I want to deskew an image using. 我想使用图像去歪斜。 To do that I wrote (admittedly with lots of help) a program that: 为此,我编写了一个程序(必须有很多帮助):

  1. transforms image to be a easier to compute (thresh, dilation, etc.) 将图像转换为更易于计算(脱粒,膨胀等)
  2. draws contours around all objects 在所有对象周围绘制轮廓
  3. computes four extreme points around the text contours (ignoring anything with a margin) 计算文字轮廓周围的四个极限点(忽略任何带有边距的东西)
  4. draws a rectangle around that area using cv2.minAreaRect 使用cv2.minAreaRect在该区域周围绘制一个矩形

The idea was that cv2.minAreaRect returns the angle as well, which I could use to deskew the image. 这个想法是cv2.minAreaRect也返回角度,我可以使用它来校正图像。 However, in my case it's –90°. 但是,在我的情况下是–90°。

You can see a sample input image 您可以看到一个示例输入图像 这里 . You can see the result I get 你可以看到我得到的结果 这里 .

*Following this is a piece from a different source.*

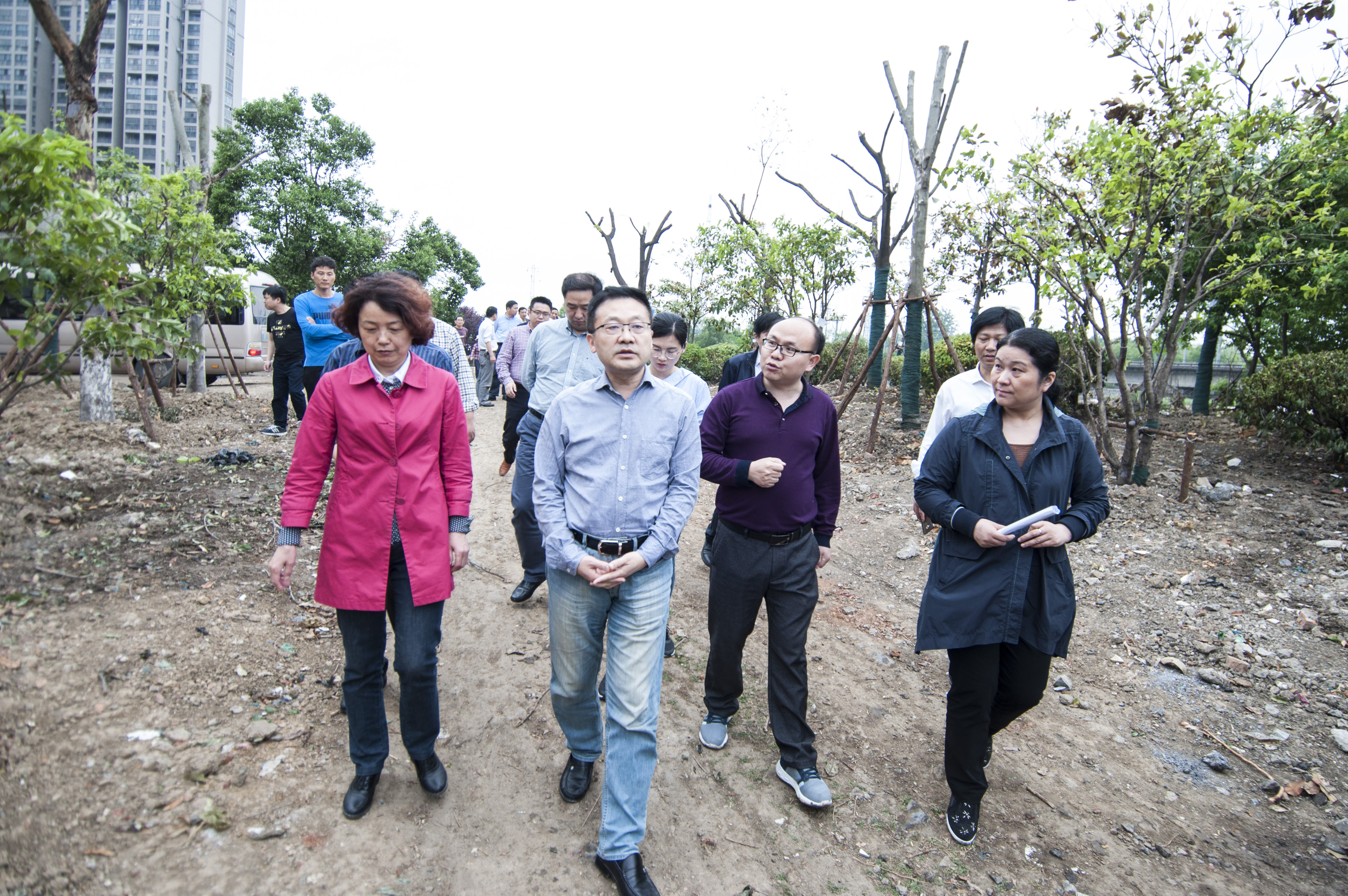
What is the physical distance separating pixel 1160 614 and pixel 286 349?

I tested the program on a “clean” image (MS Word Screenshot rotaten ≈ 30° in Gimp) and it gave an identical result. 我在“干净”的图像上测试了该程序(MS Word屏幕截图在Gimp中旋转了≈30°),并且给出了相同的结果。

My code: 我的代码:

import numpy as np
import cv2
import itertools

img = cv2.imread('zuo.png')
imgray = cv2.cvtColor(img,cv2.COLOR_BGR2GRAY)

ret,thresh = cv2.threshold(imgray,64,255,0)
############
kernel = np.ones((2,2),np.uint8)
img_e = cv2.dilate(thresh,kernel,iterations = 1)
# cv2.imwrite("out_eroded.png", img_e)
# http://docs.opencv.org/3.0-beta/doc/py_tutorials/py_imgproc/py_morphological_ops/py_morphological_ops.html
# img_e = thresh
############
imgbw, contours, hierarchy = cv2.findContours(img_e,cv2.RETR_TREE,cv2.CHAIN_APPROX_SIMPLE)
# imgbw, contours, hierarchy = cv2.findContours(thresh,cv2.RETR_EXTERNAL,cv2.CHAIN_APPROX_SIMPLE)

margin_distance = 25

def flatten(arr, n = 1):
    # print(arr)
    ret = list(itertools.chain.from_iterable(arr))
    # print(ret)
    if n != 1:
        return flatten(ret, n - 1)
    else:
        return ret

# print(list(flatten([[1,2,3],[4,5,6], [7], [8,9]])))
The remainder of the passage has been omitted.